| The problem |
Please extract every one of the entries below, reproducing each line without any change.

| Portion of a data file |
════════════════════

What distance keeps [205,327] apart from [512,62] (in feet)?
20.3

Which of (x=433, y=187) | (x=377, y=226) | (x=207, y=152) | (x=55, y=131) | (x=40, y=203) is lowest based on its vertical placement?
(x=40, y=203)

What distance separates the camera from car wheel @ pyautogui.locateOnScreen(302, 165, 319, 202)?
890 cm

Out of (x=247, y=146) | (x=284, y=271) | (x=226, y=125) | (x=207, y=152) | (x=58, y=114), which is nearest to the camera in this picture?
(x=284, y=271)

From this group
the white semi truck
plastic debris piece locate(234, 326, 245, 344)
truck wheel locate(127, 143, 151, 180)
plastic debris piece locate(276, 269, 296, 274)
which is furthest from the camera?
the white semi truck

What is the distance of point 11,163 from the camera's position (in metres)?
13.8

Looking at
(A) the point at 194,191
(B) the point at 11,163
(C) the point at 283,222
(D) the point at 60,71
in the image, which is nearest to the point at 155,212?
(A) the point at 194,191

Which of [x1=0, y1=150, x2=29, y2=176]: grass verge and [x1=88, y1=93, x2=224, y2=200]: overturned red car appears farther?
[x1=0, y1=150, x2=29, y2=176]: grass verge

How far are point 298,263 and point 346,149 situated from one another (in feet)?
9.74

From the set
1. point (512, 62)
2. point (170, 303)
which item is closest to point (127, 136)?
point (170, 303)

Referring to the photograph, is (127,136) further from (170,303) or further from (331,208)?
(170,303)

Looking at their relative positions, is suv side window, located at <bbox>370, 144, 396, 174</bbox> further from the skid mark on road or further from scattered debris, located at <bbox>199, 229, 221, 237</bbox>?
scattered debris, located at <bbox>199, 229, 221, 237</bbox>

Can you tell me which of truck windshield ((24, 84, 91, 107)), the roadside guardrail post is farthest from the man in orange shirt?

════════════════════

| In response |
What distance keeps [205,327] apart from [512,62] (in feet)?
20.3

Which of (x=433, y=187) | (x=377, y=226) | (x=207, y=152) | (x=55, y=131) | (x=40, y=203) is lowest based on its vertical placement?
(x=40, y=203)

What distance separates the camera from car wheel @ pyautogui.locateOnScreen(302, 165, 319, 202)?
890 cm

Out of (x=247, y=146) | (x=284, y=271) | (x=226, y=125) | (x=207, y=152) | (x=58, y=114), which is nearest to the camera in this picture?
(x=284, y=271)

From this group
the white semi truck
plastic debris piece locate(234, 326, 245, 344)
truck wheel locate(127, 143, 151, 180)
plastic debris piece locate(276, 269, 296, 274)
which is furthest from the camera?
the white semi truck

What is the distance of point 11,163 from the camera's position (in metres)?
13.8

Looking at
(A) the point at 194,191
(B) the point at 11,163
(C) the point at 283,222
(D) the point at 60,71
in the image, which is nearest to the point at 155,212?
(A) the point at 194,191

Which of [x1=0, y1=150, x2=29, y2=176]: grass verge and [x1=88, y1=93, x2=224, y2=200]: overturned red car appears farther?
[x1=0, y1=150, x2=29, y2=176]: grass verge

How far are point 298,263 and point 346,149 situated from one another (in feet)?
9.74

From the set
1. point (512, 62)
2. point (170, 303)
which item is closest to point (127, 136)?
point (170, 303)

Referring to the photograph, is (127,136) further from (170,303) or further from (331,208)?
(170,303)

Looking at their relative positions, is suv side window, located at <bbox>370, 144, 396, 174</bbox> further from the skid mark on road or further from scattered debris, located at <bbox>199, 229, 221, 237</bbox>?
scattered debris, located at <bbox>199, 229, 221, 237</bbox>

Can you tell me which of truck windshield ((24, 84, 91, 107)), the roadside guardrail post is farthest from the man in orange shirt?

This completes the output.